On 3 May 2012, the band announced they would be disbanding following the release of Behind the Bright Lights and subsequent tour.

== History ==
===Formation and early years===
Fei Comodo formed in May 2003 with an original line-up consisting of Marc Halls (vocals and guitar), Will Phillipson (guitar), Phil Walker (bass) and Richard Duvale (drums). After a series of line up changes, they finally recruited their current line up with Mike Curtis (guitar) being added and bass being inherited by Jay Styler and drums by Rob Clemson.

During this period, the band released four EPs, Fei Comodo, One Man Stands Alive, This One's for Us and Go, Go! Emo Rangers. One of their first gigs was at the infamous 'Whoopfest' event in the New Windmill Hall in Upminster.
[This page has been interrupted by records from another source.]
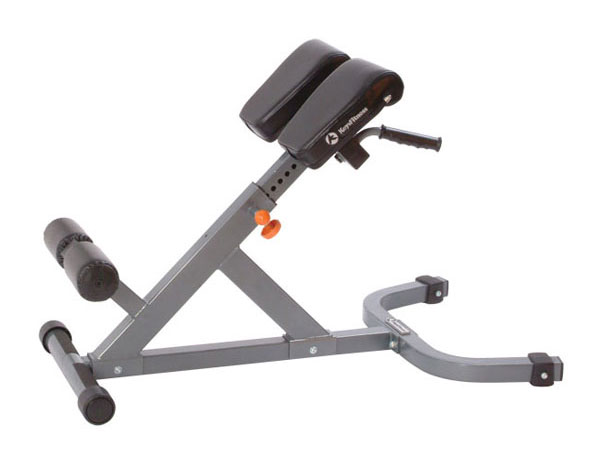 Keys Fitness 45 Degree Hyperextension Bench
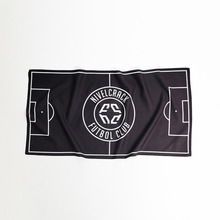 [Nivelcrack]Football Pitch Towel - Black
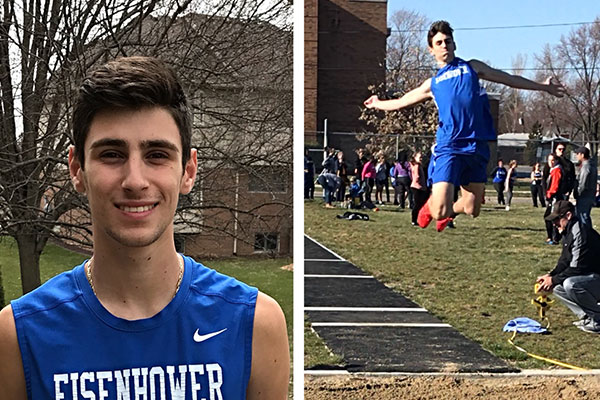 Eisenhower (MI) Senior Dante Candela sets new school record in long jump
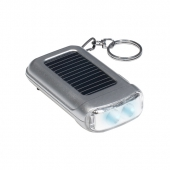 Porte-clé solaire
In September 2007, Fei Comodo toured as support for fellow Essex band InMe.

===They All Have Two Faces (2008–2011)===
In September 2008, they released a mini-album titled They All Have Two Faces. Following that the band supported Blessed by a Broken Heart in December 2008 and embarked on a headline tour in February/March 2009 to promote the mini-album.

In 2009, the band landed a spot playing on the third stage in the Red Bull tent at Download Festival and in October, Fei Comodo played Freestyle Festival as one of the headlining bands on the main stage alongside CKY. The band were nominated for 'Best British Newcomer' at the Kerrang! Awards 2009. In 2010, Fei Comodo performed at Sonisphere.

===The Life They Lead (2011–2012)===
In May 2011, the band released a new 4-track EP, The Life They Lead. In support of this release, Fei Comodo supported Exit Ten on their UK tour.

===Behind the Bright Lights (2012)===
The release of Behind the Bright Lights, the band's debut full-length album, was initially scheduled for May 2012. However, on 3 May 2012, the band announced that they would be splitting up and the album release date would be postponed until July 2012. The band had been running a project on PledgeMusic which allowed fans to purchase a special edition of Behind the Bright Lights. This project was extended after the announcement of the band's split. Two singles were released from the album, namely "The Air Is Cold Tonight" and "A Different World", and music videos were recorded for both of these tracks.

Fei Comodo played their final shows after the release of the album in the summer of 2012, supported by Paige, Evarose and I Divide.

===Hey Vanity===
After the break-up of the band, Marc Halls, Will Phillipson and Ash Clarke formed a new band along with bassist Tom Pullen.

== Discography ==
===Studio albums===
- They All Have Two Faces (2008)
- Behind the Bright Lights (2012)

===EPs===
- Fei Comodo EP (2003)
- One Man Stands Alive EP (2004)
- This One's For Us EP (2005)
- Go, Go! Emo Rangers EP (2006)
- The Life They Lead (2011)

===Singles===
- "Break the Ice" (2008)
- "Behind Bars" (2009)
- "The Air Is Cold Tonight" (2012)
- "A Different World" (2012)

==Members==
- Marc Halls – Vocals
- Will Phillipson – Guitar
- Mike Curtis – Guitar
- Jay Styler – Bass
- Rob Clemson – Drums

==In media==
Fei Comodo are most commonly cited for providing the theme tune for the popular MTV UK show, Mighty Moshin' Emo Rangers.